Given text:
═══
Kiss chase, also referred to as Catch and Kiss, is a tag variant in which tagging is performed by kissing. All members of one sex are "it" at once and chase players of the opposite sex until everyone is caught, then the roles are reversed. A variant is that the player chosen to be "it" will, with assistance from players of the same gender, chase all members of the opposite sex and kiss one of them.

Kumir danga 
In this Indian game, all of the players stay in a designated area ("land"), while "it" (who is referred to as a "crocodile") stands outside of that area in the "water", and cannot step onto land. The players try to run between the water and the land without being tagged.

Poison

In the game of Poison, play starts with players holding hands around a small "poison" circle marked on the ground. The first player to be pushed or pulled into the circle become "poisoned", all hands are released and the poisoned player or players must chase the others.

River or mountain

In River or Mountain (also referred to as Nadi-Parvat in India), designated areas of the field are referred to as "river" or "mountain". The player who is "it" shouts "river" or "mountain", and the other players must go to the area called out. While outside of that area, the players can be tagged and eliminated.

Shadow tag 
Instead of touching other players, "it" tries to step on their shadows to tag them.

The floor is lava 

In one variation of "The floor is lava", the players must avoid stepping on the floor by staying on raised platforms, while "it" (sometimes referred to as the "Lava Monster") can walk across the floor and attempt to tag other players.

Tilo-Express 
Tilo-Express is a variant of hide-and-seek in which the seeker loses if they are tagged by an opponent that they have not spotted.

Team tag

Cops and robbers

Cops and robbers, sometimes called "jail", "jail tag", "team tag", "chase", "cowboys and Indians", "police and thief", "prisoner's base" "jailbreak", "releaseo" or "manhunt", has players split into two teams: cops and robbers.
═══
Material provided:
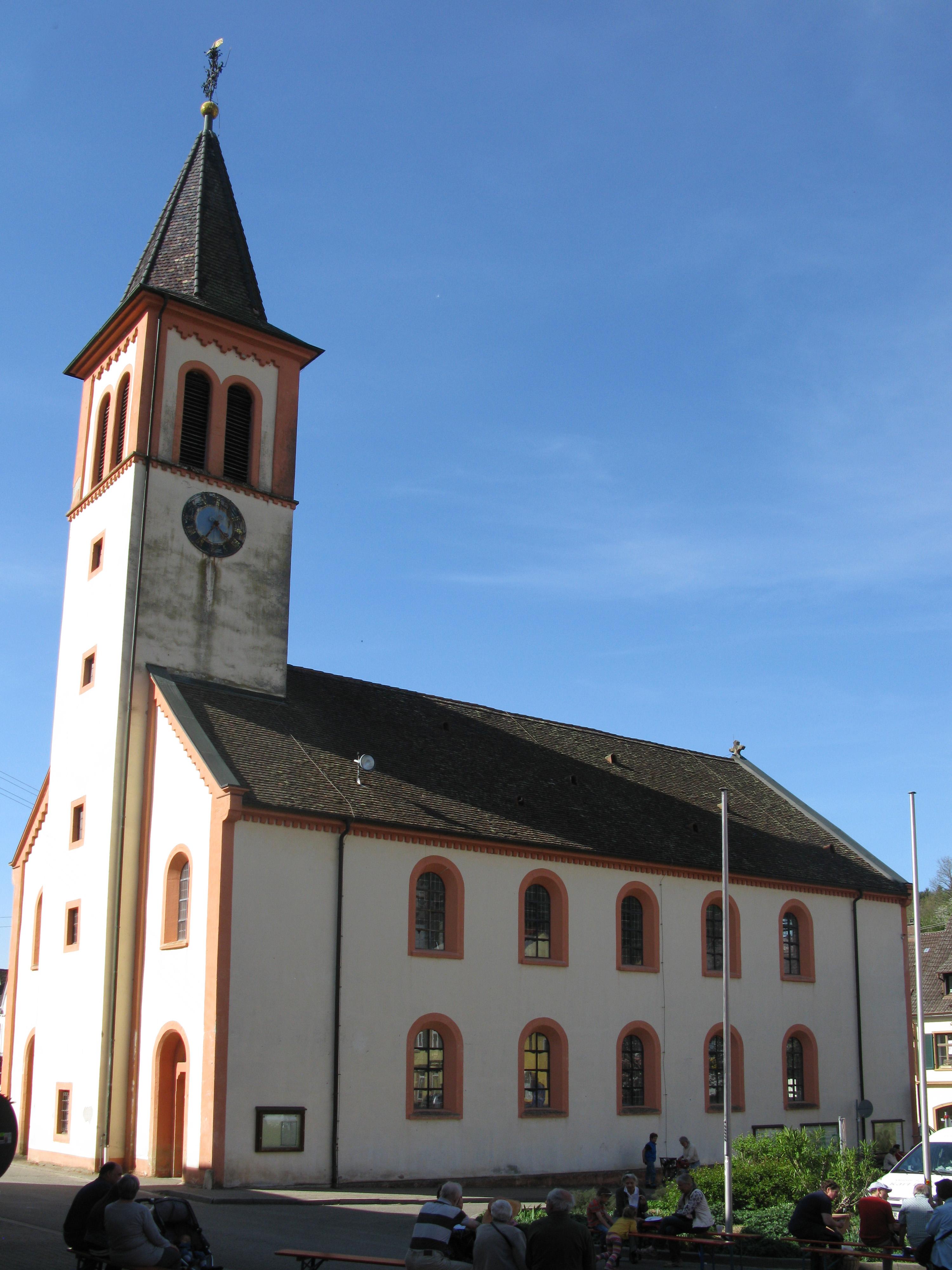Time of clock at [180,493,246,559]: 4:35
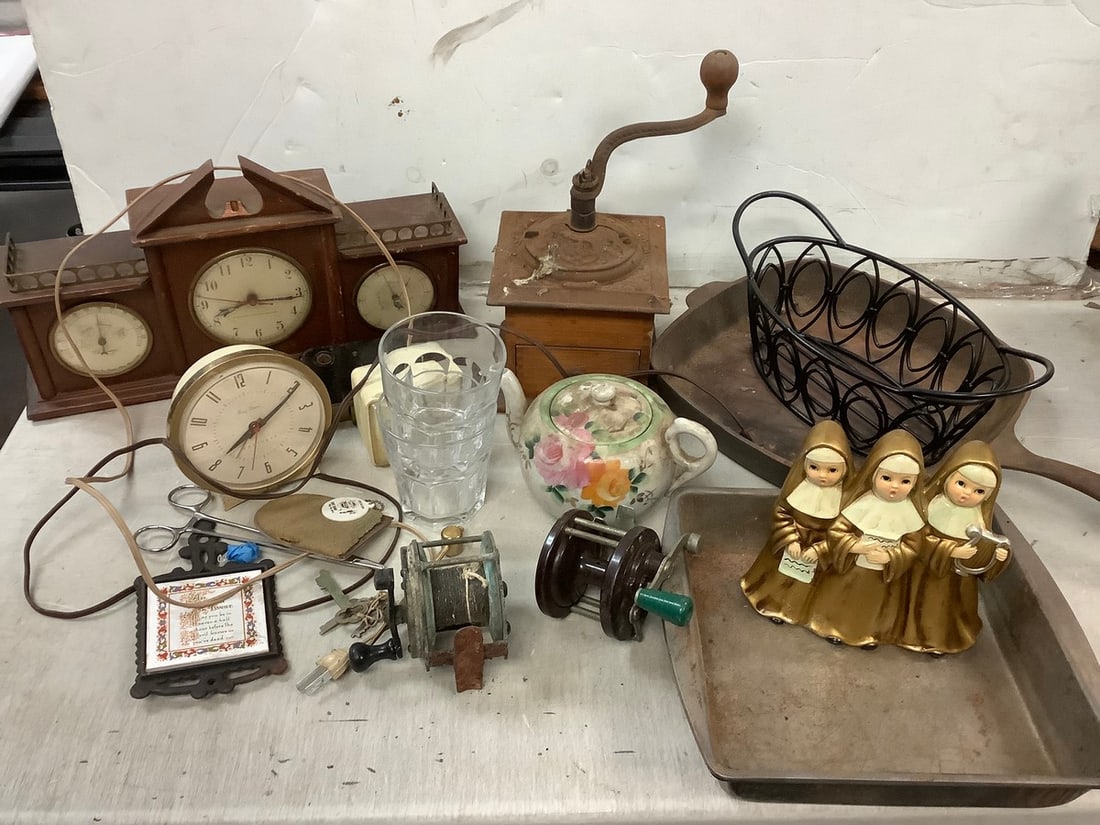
═══
Task A: Translate this sentence from the passage on tag games into Spanish: "Instead of touching other players, "it" tries to step on their shadows to tag them."
Task B: Proceed with the passage on tag game variants, picking up after its last sentence.

Expected output A: En lugar de tocar a los demás jugadores, quien «la lleva» intenta pisarles la sombra para atraparlos.

Expected output B:
A. M. Burrage calls this version of the game "Smee" in his 1931 ghost story of the same name. The cops, who are in pursuit of robbers (the team being chased), arrest the robbers by tagging the robbers and putting them in jail. Robbers can stage a jailbreak by tagging one of the prisoners in the jail without getting tagged themselves. The game ends if all the robbers are in jail. In a variant, the robbers have five minutes to hide before being hunted, and only one jailbreak may be allowed per robber. In Mario Kart 8 Deluxe for the Nintendo Switch, a variation of the game is used as a sub-mode for Battle Mode known as "Renegade Roundup".

Zombie tag

Humans vs. Zombies is a survival game of tag, where "human" players fight off increasingly large numbers of "zombies"; if a human is "turned" (i.e. tagged), then that player also becomes a zombie. At the game's beginning, there are only one or two zombies; the zombies multiply by tagging humans, turning them into zombies after a period of one hour. Humans can defend themselves from zombies by using socks, marshmallows, Nerf Blasters or any other toys deemed safe and appropriate; if a zombie is hit by one of these, they are stunned (not allowed to interact with the game in any way) for 15 seconds. The goal of the zombies is to turn all the humans; the humans, meanwhile, must outlast all the zombies.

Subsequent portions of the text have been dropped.